Monday, January 28, 2008

Transnational Fascism

About a year and a half ago I gave some thought to transnationalism, the linking together of people across national lines, often to work against the shortsighted desires of national governments over such issues as human rights, the environment, etc.

I have given the issue some more thought in the wake of the publication of Jonah Goldberg’s Liberal Fascism. The title has provoked widespread derision. I have yet to read it (so many books, so little time), but I think I have heard him defend it enough to raise the red flag (as it were) about a possibility he had perhaps not considered – transnational fascism.

First, what is “fascism,” beyond being one of the most loaded words in political debate? He defines it as “a religion of the state.” I might define it more precisely as the subordination of the individual to the state, so that collectively we may achieve some higher purpose. Almost always that purpose involves moving beyond the hated commercial, bourgeois society. Historically, it has meant pursuing some national (often martial) virtues, and that is how the word is thought of today, as a synonym for “aggressive nationalism.”

But if fascism is in fact the use of the state, perhaps behind a charismatic leader, to move society beyond individual selfishness toward paradise in this world rather than the next, then not only Hitler and Stalin but Lenin, Stalin and even American politicians such as Wilson or FDR or JFK or LBJ can be so described.

Of course, there is fascism, and then there is fascism. I find the book’s use of the world ultimately unacceptable, because history has given the word fascism its meaning and its meaning involves not just national glorification but aggressive militarism (which of course would make Wilson eligible, but perhaps not others in the above list). “Ask not what your country can do for you, but what you can do for your country” is simply not, according to how the public actually interprets the word, “fascist.”

Still, tracing the idea's historical origins is useful, because it allows us to focus on this question of suppressing the individual and his dreams to some political leader’s notion of a higher collective purpose. And that kindler, gentler protozoan pre-fascism is likely to emerge not at the national but the transnational level. This at first seems counterintuitive because fascism glorifies the nation-state above all, but that is according to the traditional definition.
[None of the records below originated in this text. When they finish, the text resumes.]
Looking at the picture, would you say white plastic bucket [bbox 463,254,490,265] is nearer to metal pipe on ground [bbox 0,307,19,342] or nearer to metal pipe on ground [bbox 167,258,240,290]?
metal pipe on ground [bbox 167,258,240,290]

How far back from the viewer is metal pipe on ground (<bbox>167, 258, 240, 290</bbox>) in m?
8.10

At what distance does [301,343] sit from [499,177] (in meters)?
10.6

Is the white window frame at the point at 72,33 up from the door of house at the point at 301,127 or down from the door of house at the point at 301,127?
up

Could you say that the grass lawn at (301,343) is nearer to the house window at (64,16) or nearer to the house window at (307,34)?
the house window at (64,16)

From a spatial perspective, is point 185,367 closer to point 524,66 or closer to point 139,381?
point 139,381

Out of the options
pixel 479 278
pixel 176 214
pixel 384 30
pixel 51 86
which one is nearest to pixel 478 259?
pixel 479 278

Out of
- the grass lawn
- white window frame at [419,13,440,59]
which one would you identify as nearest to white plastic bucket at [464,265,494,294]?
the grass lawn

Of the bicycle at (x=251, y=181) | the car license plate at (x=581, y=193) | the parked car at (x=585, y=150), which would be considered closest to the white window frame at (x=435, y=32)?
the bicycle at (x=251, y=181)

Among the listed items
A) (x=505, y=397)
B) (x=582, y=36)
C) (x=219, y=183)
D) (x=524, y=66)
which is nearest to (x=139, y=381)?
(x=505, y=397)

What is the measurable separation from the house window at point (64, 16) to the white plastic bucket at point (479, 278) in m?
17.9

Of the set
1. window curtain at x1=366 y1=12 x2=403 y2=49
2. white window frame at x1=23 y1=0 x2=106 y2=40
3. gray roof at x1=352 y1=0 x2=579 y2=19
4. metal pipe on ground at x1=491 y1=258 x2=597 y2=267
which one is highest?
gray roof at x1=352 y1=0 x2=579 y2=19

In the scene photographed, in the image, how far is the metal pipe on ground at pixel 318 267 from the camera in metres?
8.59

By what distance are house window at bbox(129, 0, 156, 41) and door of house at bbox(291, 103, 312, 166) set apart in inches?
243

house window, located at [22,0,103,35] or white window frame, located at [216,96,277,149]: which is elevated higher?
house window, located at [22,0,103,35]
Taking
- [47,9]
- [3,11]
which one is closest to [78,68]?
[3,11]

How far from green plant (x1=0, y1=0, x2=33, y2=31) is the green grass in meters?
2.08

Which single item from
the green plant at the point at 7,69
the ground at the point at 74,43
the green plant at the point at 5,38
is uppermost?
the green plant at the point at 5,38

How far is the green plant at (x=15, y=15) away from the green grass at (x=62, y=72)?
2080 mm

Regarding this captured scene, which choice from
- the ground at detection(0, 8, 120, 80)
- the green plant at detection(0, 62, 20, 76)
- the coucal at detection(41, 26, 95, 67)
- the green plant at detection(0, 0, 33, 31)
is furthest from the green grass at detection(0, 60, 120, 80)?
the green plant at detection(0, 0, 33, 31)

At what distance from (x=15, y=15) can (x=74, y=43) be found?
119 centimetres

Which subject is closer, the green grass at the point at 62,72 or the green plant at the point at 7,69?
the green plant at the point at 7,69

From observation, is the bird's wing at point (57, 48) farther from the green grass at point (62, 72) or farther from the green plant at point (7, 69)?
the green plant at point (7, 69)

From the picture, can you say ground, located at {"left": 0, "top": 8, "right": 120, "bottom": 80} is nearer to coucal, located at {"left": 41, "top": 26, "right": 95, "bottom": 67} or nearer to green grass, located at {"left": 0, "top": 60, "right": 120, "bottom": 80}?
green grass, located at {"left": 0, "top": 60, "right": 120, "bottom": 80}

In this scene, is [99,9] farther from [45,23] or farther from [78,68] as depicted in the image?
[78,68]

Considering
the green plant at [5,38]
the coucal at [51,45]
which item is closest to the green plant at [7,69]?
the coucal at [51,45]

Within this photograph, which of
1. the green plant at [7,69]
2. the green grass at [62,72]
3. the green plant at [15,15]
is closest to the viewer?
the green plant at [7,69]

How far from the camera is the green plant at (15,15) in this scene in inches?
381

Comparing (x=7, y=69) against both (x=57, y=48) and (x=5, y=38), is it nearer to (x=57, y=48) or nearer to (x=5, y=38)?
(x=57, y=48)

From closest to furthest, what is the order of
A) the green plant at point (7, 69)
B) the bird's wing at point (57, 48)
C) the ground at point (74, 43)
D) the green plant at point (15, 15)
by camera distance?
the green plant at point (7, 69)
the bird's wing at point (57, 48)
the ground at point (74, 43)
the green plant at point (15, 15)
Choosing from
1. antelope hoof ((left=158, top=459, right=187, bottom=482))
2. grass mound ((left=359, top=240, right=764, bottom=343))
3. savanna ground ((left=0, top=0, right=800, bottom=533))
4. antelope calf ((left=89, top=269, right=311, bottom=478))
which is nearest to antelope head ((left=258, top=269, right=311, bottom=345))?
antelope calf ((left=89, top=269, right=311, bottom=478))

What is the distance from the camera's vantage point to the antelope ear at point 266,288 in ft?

If we take for the moment (and ultimately I don’t, because here we have to be linguistic descriptivists and take the word as we find it) Mr. Goldberg’s more relaxed definition, fascism doesn’t require flashy military rallies and marches behind eerie artificial symbols in which pictures crowd out thinking, such as the swastika or hammer and sickle. It only requires a transcendent higher purpose that absent collective action is eroded by individual selfishness.

And that is what transnationalism is these days. To take one example, major controls on human freedom to fight global warming are couched not just as morally acceptable but imperative, as tools to fight selfish individualistic excess whose enabling requires a common human response in the name of ethical progress, national and individual self-determination be damned. We are probably not far from the point at which global bureaucratic structures are proposed to limit human behavior. Much of this transnationalization of Golberg-style fascism probably arises from the fact that many of its most important advocates do not believe in the value of their own societies, and actually want them weakened by transnational governance. The best response to this rising threat will require emphasizing the lack of accountability of international organizations run by unaccountable elites, a strategy that has had some payoff in the anger over the EU’s growth, and which always appeals to Americans.



Blogger Joshua said...

On the definition of fascism, IIRC it was George Orwell who observed that in post-WWII Britain the word "fascist" had become merely a synonym for "bully".

Actually that still rings true today. If you favor policies designed to protect your country, its society and/or culture in a way that is the least bit heavy-handed, you can expect the transnational Left to label you a fascist. How's that for an Orwellianism?

12:27 AM  
Blogger Evan said...

I think it is the primary point of Mr. Goldberg's book that fascism is usually translated as enthusiastic patriotism and assertion of the national interest. In fact, it is a big social self-improvement project, where Il Duce or President Wilson is the guru not to be challenged.